El Gobierno ha lamentado la ausencia de tres antiguos aliados: la Central de Pueblos Indígenas del Oriente Boliviano (Cidob), la Central Obrera Boliviana (COB) y el Consejo Nacional de Ayllus y Markas del Qullasusyu (Conamaq), que agrupa principalmente a pueblos andinos aimaras y quechuas.

El viceministro de Coordinación Gubernamental, César Navarro, dijo que el debate de Cochabamba tocará, entre otros, "temas estructurales" de la economía del país como los salarios, por lo que no entiende la marginación de la COB.

La COB, la Cidob y el Conamaq apoyaron el "Pacto de Unidad" de 2004, coalición de indigenistas, izquierdistas y nacionalistas que respaldó a Morales desde 2004 y fue fundamental para su triunfo en las elecciones de 2005, y su alejamiento actual revela su creciente pérdida de apoyo popular.

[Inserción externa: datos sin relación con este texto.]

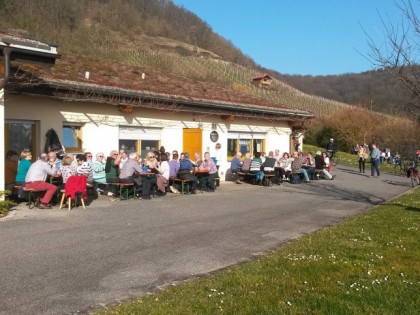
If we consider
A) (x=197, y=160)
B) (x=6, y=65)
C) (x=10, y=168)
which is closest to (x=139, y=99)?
(x=197, y=160)

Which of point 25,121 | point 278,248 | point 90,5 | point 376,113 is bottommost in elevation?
point 278,248

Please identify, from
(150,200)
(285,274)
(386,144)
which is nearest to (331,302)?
(285,274)

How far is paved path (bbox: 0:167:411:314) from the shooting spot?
5.17 meters

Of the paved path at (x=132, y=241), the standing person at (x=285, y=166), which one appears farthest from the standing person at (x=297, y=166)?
the paved path at (x=132, y=241)

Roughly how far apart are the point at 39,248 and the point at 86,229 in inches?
61.2

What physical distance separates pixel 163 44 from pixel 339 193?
52898 millimetres

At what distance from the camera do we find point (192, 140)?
1670 cm

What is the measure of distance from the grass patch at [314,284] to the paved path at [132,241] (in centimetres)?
53

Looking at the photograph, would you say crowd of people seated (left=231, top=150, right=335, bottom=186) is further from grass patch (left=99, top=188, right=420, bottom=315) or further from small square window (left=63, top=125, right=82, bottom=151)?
grass patch (left=99, top=188, right=420, bottom=315)

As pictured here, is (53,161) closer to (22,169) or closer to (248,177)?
(22,169)

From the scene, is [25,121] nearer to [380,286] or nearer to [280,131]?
[380,286]

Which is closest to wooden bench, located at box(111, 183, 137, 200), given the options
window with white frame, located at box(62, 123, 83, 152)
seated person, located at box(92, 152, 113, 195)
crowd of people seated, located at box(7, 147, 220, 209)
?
crowd of people seated, located at box(7, 147, 220, 209)

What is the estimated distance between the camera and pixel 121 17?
6278 cm

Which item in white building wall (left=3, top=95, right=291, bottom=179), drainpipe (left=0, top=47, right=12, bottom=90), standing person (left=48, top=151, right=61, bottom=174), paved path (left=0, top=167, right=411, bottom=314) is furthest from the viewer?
white building wall (left=3, top=95, right=291, bottom=179)
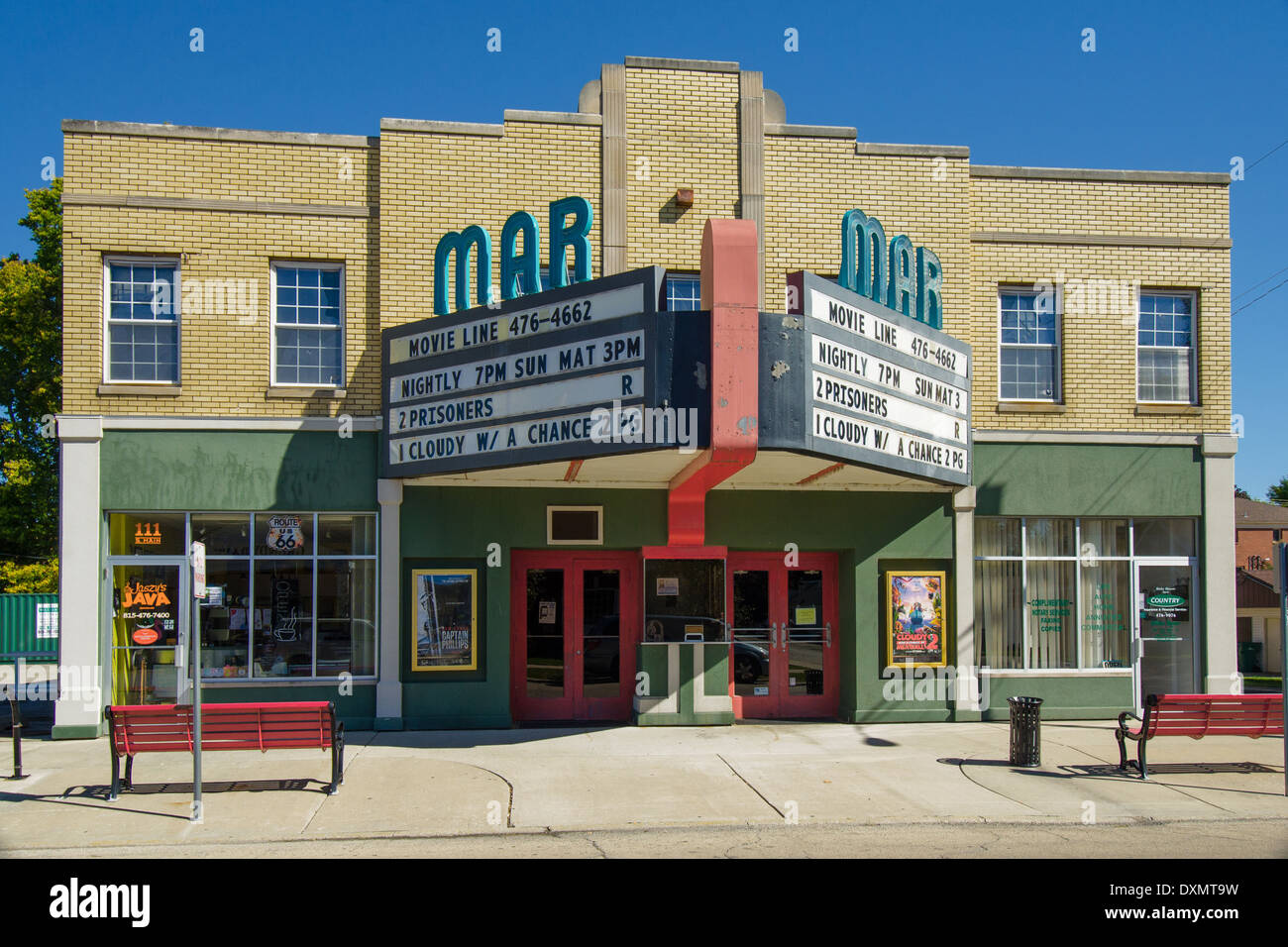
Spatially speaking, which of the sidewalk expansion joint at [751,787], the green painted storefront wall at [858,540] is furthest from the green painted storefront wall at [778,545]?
the sidewalk expansion joint at [751,787]

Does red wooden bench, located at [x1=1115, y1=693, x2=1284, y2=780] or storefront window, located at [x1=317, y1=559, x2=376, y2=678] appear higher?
storefront window, located at [x1=317, y1=559, x2=376, y2=678]

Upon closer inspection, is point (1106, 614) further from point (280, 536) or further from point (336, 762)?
point (280, 536)

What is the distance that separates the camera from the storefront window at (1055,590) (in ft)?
50.4

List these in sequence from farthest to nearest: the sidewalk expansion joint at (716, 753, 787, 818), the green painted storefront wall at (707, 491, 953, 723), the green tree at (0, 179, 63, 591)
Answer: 1. the green tree at (0, 179, 63, 591)
2. the green painted storefront wall at (707, 491, 953, 723)
3. the sidewalk expansion joint at (716, 753, 787, 818)

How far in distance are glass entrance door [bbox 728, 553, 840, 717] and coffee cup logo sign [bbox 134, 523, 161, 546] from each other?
8.23m

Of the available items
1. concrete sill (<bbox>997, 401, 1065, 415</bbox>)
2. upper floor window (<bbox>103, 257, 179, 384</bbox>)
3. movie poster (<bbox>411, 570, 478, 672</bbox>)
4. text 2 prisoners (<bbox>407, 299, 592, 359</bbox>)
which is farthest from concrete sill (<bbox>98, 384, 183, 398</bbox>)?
concrete sill (<bbox>997, 401, 1065, 415</bbox>)

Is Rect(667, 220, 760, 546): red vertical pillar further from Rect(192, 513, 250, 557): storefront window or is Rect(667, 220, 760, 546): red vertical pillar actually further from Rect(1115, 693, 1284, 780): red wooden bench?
Rect(192, 513, 250, 557): storefront window

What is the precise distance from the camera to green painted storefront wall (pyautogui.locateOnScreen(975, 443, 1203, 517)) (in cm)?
1538

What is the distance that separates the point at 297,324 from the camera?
14469 mm

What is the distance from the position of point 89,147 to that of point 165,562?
593cm

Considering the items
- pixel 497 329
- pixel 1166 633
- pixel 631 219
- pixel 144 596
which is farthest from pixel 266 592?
pixel 1166 633

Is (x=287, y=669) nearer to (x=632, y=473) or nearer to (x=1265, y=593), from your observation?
(x=632, y=473)

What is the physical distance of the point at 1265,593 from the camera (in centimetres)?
4406
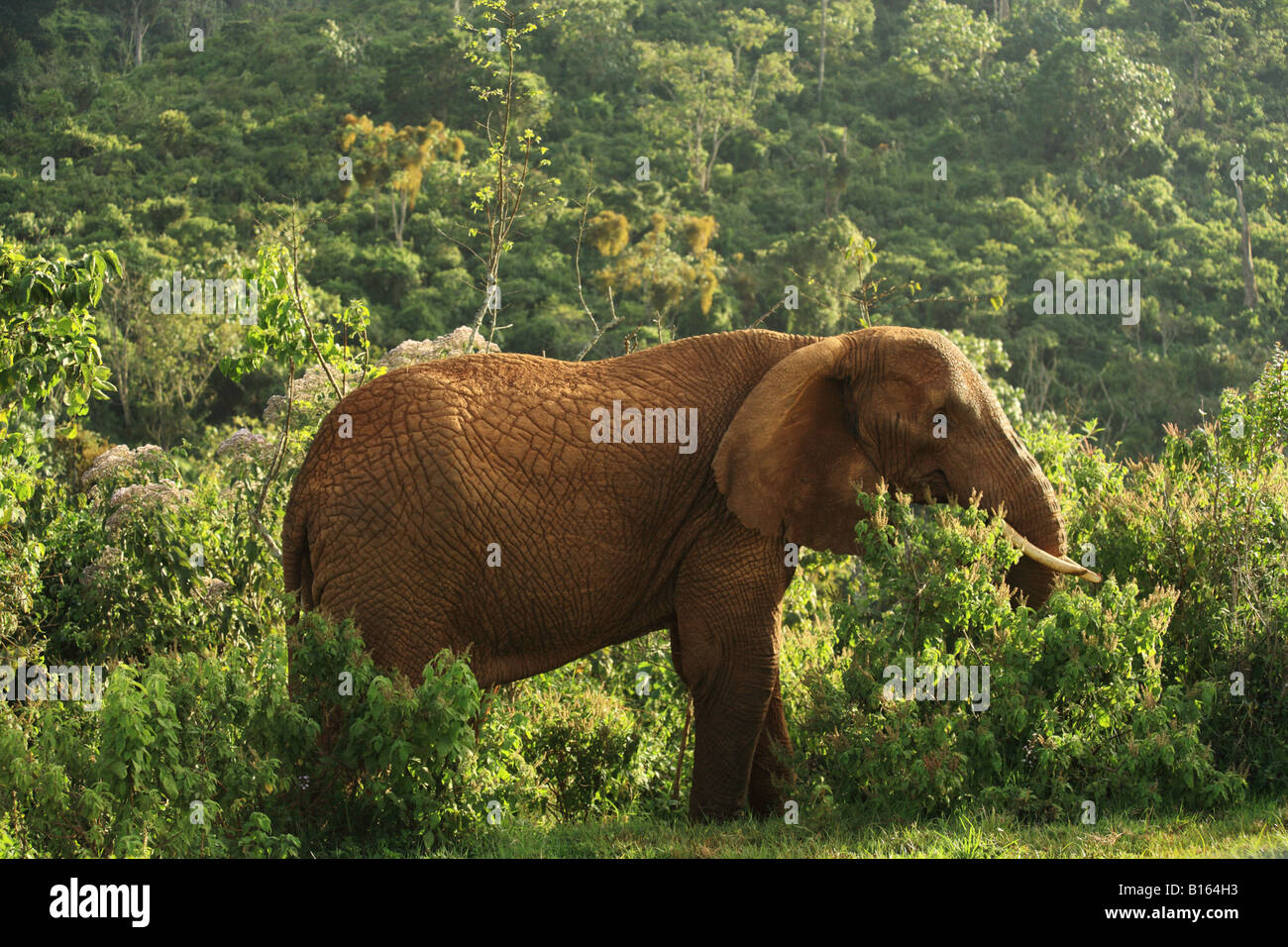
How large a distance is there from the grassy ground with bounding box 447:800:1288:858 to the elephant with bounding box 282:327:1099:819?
56cm

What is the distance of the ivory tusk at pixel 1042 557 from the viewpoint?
7.38 metres

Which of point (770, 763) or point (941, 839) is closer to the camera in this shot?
point (941, 839)

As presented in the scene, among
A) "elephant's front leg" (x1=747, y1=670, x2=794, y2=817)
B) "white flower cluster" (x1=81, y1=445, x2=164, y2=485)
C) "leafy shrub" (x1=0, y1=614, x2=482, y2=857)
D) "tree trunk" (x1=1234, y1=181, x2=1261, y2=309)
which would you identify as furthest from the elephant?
"tree trunk" (x1=1234, y1=181, x2=1261, y2=309)

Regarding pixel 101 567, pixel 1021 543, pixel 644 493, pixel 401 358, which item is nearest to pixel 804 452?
pixel 644 493

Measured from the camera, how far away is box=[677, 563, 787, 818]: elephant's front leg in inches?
293

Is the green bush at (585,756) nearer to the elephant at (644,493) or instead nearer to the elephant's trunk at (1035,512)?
the elephant at (644,493)

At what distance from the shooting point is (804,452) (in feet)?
24.9

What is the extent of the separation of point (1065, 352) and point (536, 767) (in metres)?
39.5

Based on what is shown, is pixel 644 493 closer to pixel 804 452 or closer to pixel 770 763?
pixel 804 452

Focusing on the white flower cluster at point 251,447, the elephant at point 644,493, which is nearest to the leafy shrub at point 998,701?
the elephant at point 644,493

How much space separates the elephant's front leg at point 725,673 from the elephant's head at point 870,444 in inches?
18.1

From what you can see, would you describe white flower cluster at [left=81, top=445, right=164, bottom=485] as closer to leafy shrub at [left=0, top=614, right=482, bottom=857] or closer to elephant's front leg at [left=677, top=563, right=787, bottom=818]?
leafy shrub at [left=0, top=614, right=482, bottom=857]

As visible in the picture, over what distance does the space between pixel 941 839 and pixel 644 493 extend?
2.37 metres
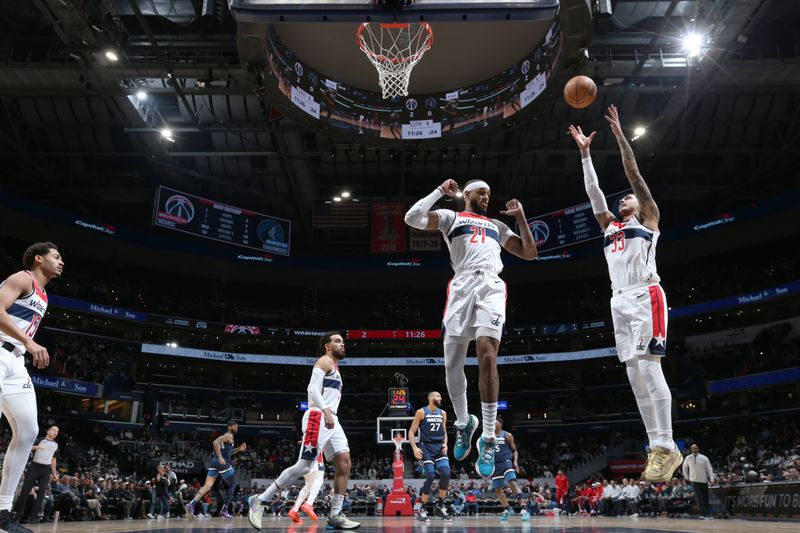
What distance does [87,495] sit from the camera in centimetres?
1570

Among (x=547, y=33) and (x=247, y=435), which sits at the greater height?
(x=547, y=33)

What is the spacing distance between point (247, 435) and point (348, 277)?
466 inches

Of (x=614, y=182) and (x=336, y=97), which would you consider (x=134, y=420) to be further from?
(x=614, y=182)

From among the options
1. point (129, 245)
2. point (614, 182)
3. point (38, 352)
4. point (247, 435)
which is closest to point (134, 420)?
point (247, 435)

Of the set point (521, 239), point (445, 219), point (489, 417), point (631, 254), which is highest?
point (445, 219)

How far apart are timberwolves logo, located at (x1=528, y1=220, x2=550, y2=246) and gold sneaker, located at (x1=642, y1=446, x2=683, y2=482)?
20.6 meters

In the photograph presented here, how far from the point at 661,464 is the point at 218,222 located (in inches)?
865

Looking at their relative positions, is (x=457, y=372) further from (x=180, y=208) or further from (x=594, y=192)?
(x=180, y=208)

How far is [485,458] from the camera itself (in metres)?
5.22

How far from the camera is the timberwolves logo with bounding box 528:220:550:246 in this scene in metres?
25.3

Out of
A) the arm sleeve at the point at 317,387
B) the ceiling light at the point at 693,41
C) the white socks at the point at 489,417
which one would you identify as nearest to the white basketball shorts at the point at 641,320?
the white socks at the point at 489,417

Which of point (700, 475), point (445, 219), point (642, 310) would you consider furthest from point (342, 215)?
point (642, 310)

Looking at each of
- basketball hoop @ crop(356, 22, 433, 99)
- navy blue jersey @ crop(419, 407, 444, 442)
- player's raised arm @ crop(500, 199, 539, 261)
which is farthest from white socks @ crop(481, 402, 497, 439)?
basketball hoop @ crop(356, 22, 433, 99)

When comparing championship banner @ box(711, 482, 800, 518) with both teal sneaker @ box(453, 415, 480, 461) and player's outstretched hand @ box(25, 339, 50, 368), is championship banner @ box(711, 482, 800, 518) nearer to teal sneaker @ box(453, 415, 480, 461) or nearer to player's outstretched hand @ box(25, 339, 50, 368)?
teal sneaker @ box(453, 415, 480, 461)
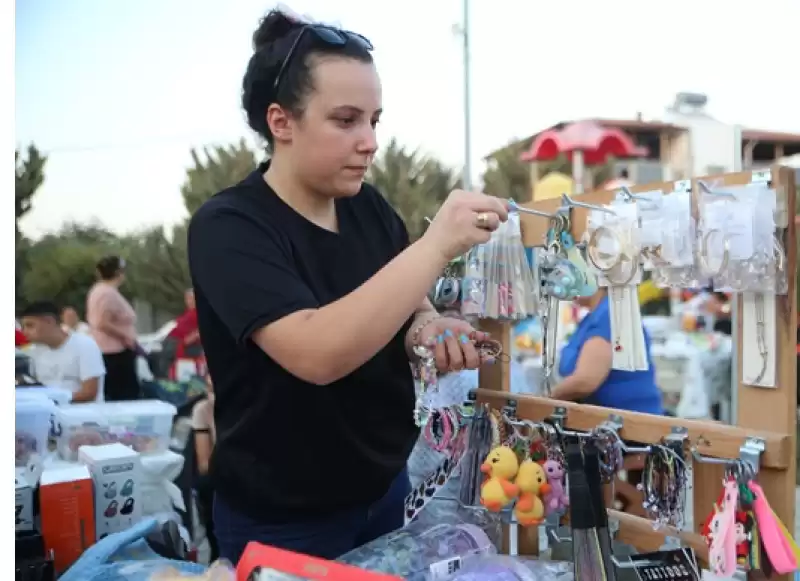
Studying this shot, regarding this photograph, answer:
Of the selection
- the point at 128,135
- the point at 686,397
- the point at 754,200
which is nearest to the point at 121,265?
the point at 128,135

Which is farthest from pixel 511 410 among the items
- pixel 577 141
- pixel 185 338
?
pixel 577 141

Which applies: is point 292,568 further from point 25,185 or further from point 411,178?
point 411,178

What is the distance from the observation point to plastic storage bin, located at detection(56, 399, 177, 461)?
1.65 meters

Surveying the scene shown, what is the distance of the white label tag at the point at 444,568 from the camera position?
0.80m

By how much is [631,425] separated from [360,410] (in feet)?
1.06

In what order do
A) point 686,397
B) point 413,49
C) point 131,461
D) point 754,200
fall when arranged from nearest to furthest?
point 754,200
point 131,461
point 413,49
point 686,397

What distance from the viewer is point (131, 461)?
1437mm

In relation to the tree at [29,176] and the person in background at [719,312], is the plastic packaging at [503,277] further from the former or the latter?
the person in background at [719,312]

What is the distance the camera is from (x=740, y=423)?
0.79 meters

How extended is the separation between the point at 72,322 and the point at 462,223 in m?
2.05

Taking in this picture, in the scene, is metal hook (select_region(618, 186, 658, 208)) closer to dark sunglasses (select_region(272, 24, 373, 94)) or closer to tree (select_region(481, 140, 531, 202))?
dark sunglasses (select_region(272, 24, 373, 94))

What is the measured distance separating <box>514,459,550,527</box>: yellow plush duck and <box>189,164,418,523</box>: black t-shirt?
169mm

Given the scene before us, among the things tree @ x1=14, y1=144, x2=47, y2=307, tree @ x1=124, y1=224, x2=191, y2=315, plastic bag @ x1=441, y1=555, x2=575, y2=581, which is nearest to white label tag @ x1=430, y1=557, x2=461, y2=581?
plastic bag @ x1=441, y1=555, x2=575, y2=581

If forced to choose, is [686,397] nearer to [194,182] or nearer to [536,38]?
[536,38]
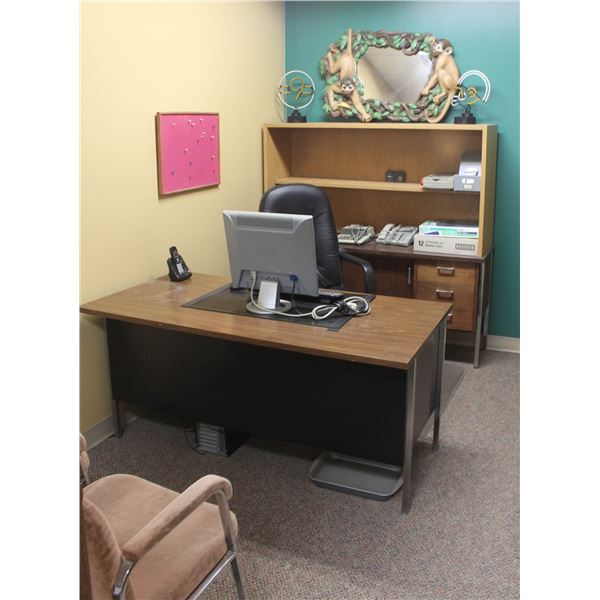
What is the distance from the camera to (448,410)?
11.8ft

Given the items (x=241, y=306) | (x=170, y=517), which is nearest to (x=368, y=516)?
(x=241, y=306)

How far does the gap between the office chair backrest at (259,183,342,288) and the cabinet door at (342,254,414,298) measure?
0.66 m

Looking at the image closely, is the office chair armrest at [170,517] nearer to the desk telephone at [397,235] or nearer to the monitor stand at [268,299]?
the monitor stand at [268,299]

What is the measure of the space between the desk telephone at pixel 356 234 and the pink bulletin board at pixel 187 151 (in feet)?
3.09

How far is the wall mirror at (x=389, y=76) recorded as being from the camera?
4.15 m

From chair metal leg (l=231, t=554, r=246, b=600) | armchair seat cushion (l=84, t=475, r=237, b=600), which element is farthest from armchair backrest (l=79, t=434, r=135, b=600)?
chair metal leg (l=231, t=554, r=246, b=600)

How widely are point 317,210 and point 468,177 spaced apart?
1.06 metres

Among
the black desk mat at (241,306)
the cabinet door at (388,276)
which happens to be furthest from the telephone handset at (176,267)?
the cabinet door at (388,276)

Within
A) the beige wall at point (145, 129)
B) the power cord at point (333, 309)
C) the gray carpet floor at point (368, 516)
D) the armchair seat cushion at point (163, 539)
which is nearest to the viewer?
the armchair seat cushion at point (163, 539)

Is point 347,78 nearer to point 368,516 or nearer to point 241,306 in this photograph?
point 241,306

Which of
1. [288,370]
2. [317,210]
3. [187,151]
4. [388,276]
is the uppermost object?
[187,151]

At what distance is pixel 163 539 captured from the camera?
6.08ft
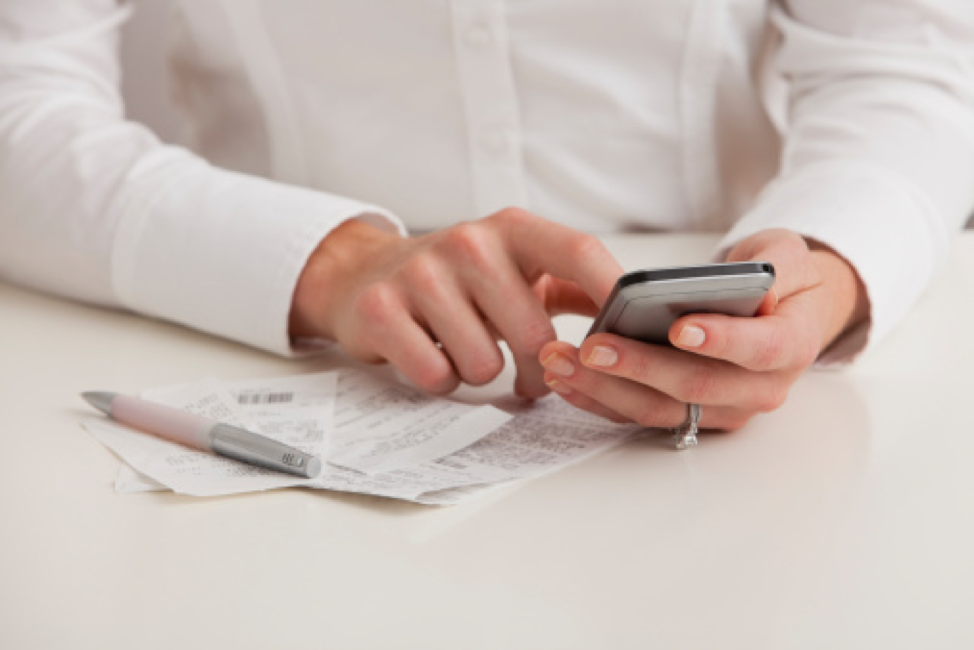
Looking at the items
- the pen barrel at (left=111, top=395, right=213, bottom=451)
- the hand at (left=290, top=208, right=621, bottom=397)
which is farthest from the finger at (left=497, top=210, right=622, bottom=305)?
the pen barrel at (left=111, top=395, right=213, bottom=451)

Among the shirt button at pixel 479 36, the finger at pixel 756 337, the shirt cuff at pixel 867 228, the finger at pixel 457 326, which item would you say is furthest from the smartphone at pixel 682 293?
the shirt button at pixel 479 36

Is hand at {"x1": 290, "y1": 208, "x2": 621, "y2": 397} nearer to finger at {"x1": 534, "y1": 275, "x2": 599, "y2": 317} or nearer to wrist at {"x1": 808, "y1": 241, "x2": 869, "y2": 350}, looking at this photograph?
finger at {"x1": 534, "y1": 275, "x2": 599, "y2": 317}

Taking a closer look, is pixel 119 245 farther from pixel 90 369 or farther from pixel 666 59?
pixel 666 59

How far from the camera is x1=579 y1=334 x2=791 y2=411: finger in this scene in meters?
0.62

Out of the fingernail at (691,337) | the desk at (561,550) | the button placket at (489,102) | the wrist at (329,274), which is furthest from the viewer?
the button placket at (489,102)

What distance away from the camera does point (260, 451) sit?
2.07 ft

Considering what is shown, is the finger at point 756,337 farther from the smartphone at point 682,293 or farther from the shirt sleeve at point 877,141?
the shirt sleeve at point 877,141

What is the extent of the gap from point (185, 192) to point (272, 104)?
232 mm

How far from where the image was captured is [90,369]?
2.65 feet

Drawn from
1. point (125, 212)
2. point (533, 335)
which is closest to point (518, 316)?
point (533, 335)

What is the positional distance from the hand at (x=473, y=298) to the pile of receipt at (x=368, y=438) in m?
0.03

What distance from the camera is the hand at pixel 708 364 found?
0.61m

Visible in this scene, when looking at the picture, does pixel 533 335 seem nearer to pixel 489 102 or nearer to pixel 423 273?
pixel 423 273

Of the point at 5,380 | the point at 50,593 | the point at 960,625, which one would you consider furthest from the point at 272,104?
the point at 960,625
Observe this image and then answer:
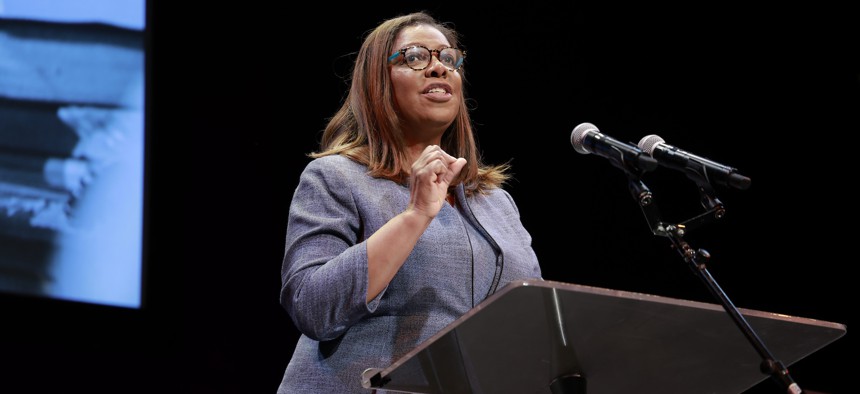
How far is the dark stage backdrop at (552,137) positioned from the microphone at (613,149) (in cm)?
194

El presidente de la CIDOB, Adolfo Chávez, ratificó hoy que esa asociación indígena no asistirá a la cita convocada por el mandatario de origen aimara, y que además organizará otro foro alternativo desde el martes en la ciudad oriental de Santa Cruz, para analizar sus prioridades.

La CIDOB, que reúne a 34 etnias, encabezó entre agosto y octubre pasados una marcha de cientos de indígenas que llegó desde la Amazonía hasta las puertas del Palacio de Gobierno de La Paz, donde acamparon hasta obligar a Morales a proclamar una ley que vetó una carretera en el parque natural Tipnis.

Aunque Morales promulgó la ley, varios sectores afines, como los sindicatos de productores de coca que él lidera y autoridades regionales oficialistas, le piden ahora que la anule y construya de todos modos esa carretera financiada por Brasil

"No podés ir a una invitación cuando el propio enemigo está clavando la puñalada por la espalda", declaró hoy Chávez a radio Erbol al explicar su ausencia en la cita oficialista de Cochabamba, y agregó: "No podés darle herramientas al enemigo cuando te está estrangulando".

La Cidob invitó a Morales a su encuentro en Santa Cruz, para que escuche sus demandas, y rechaza la acusación oficialista de que esa entidad tiene alianzas con la derecha.

A su vez, un dirigente de la COB, Bruno Apaza, dijo que la mayor central obrera no asistirá a la cita de Morales porque será manejada de forma "única" por el partido oficial, el Movimiento al Socialismo (MAS), lo cual no es un "escenario valido" para concertar una agenda de gestión nacional.

Tampoco acudirán a Cochabamba varias organizaciones de medios y periodistas convocados por el Gobierno, debido a que los informadores temen que el oficialismo planteará allí reformas que pueden afectar la libertad de expresión.

"La Cumbre Social, cuyo objetivo es estrictamente político, económico y social, no constituye el espacio apropiado para considerar, menos todavía regular, temas que ya están debidamente normados por la legislación nacional e internacional", señala un comunicado de las asociaciones de medios y prensa.

Si estarán en Cochabamba organizaciones sindicales, indígenas y campesinas afines a Morales, legisladores oficialistas, algunos rectores universitarios y dirigentes empresariales y gremiales, la mayoría del gabinete ministerial y gobernadores y alcaldes progubernamentales.